Had not she done all that anyone could expect from her, from any woman
under the existing circumstances? Had not she done even much more than
many women could have brought themselves to do? Beryl had not been very
kind to her. Beryl was really the enemy of her happiness, of her poor
little attempt after happiness. And yet she had taken a risk in order
to try and save Beryl from danger. And the girl would not be saved.

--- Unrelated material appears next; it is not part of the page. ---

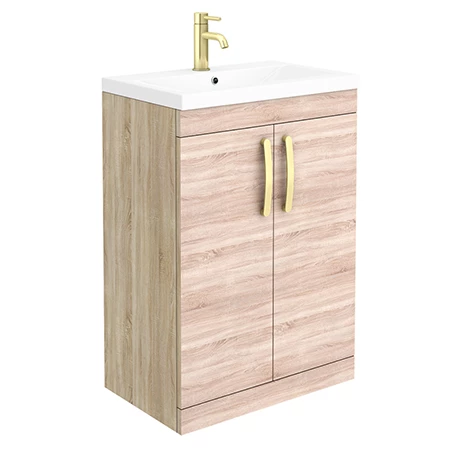 Brooklyn 600mm Natural Oak Vanity Unit with Brushed Brass Handles 1 Brooklyn 600mm Natural Oak Vanity Unit with Brushed Brass Handles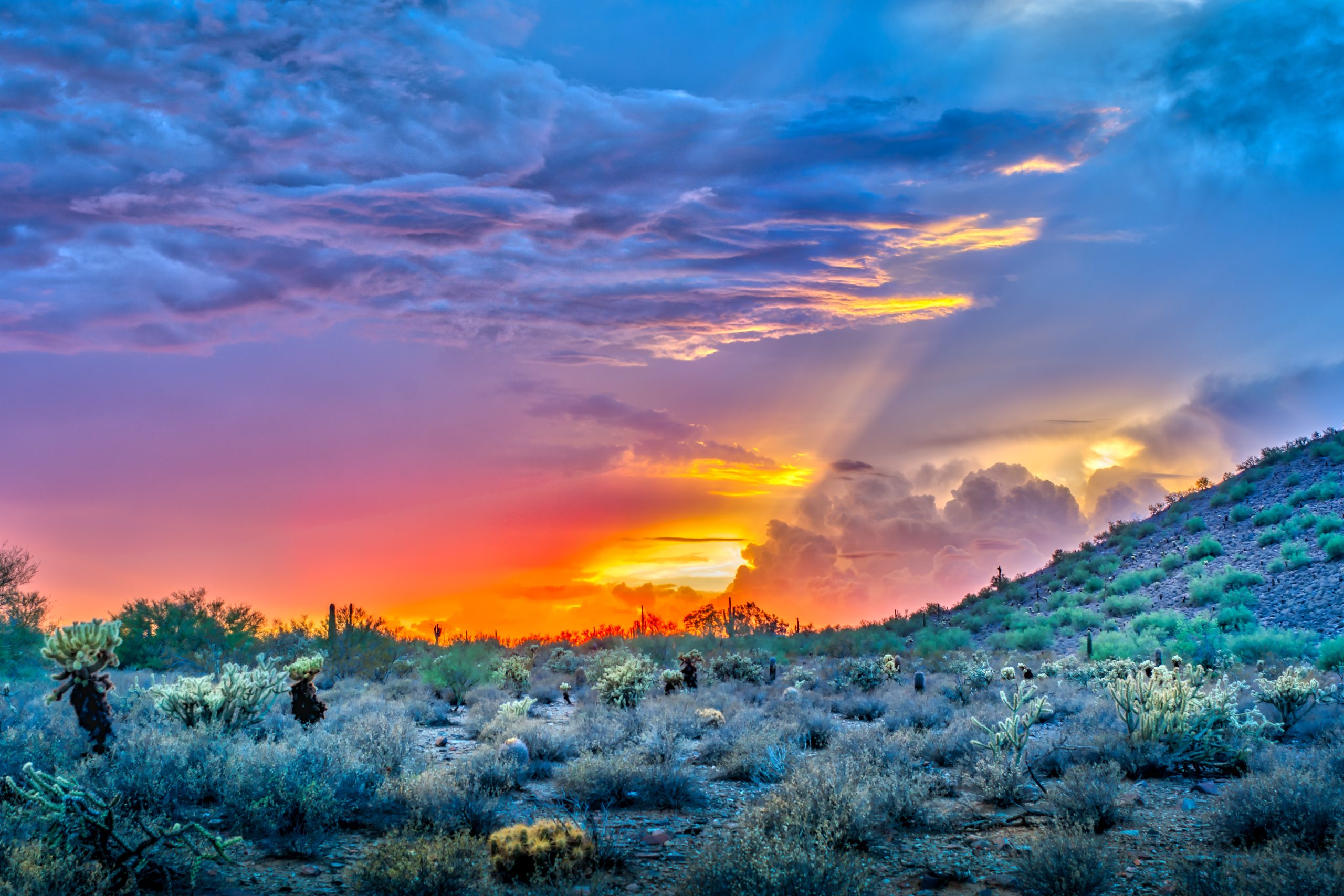 Auringonlasku autiomaassa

Headstrong, wilful, embittered, she refused to be saved. Then why not
let her go? She had been warned. She chose to defy the warning. That
was not Lady Sellingworth's fault.
“I've done enough! I've done all I can do.”
She said this to herself as she sat and looked at the girl.
“I can't do any more!”
Miss Van Tuyn reached out for her coat and began very deliberately
to put it on. Then she picked up the muff in which the letter lay
hidden.
“Well, good night, Adela!”
Lady Sellingworth got up slowly.
“I promise that I will not show your letter. So don't be afraid.”
“I'm not afraid.”
Miss Van Tuyn held out her hand.
“No doubt you have your reasons for doing what you have done. I
don't pretend to understand them. And I don't understand you. But women
are often incomprehensible to me. Perhaps that is why I usually prefer
men. They don't plunge you in subtleties. They let you understand
things.”
“Ah!” exclaimed Lady Sellingworth.
And there was a passion of acute irony in the exclamation.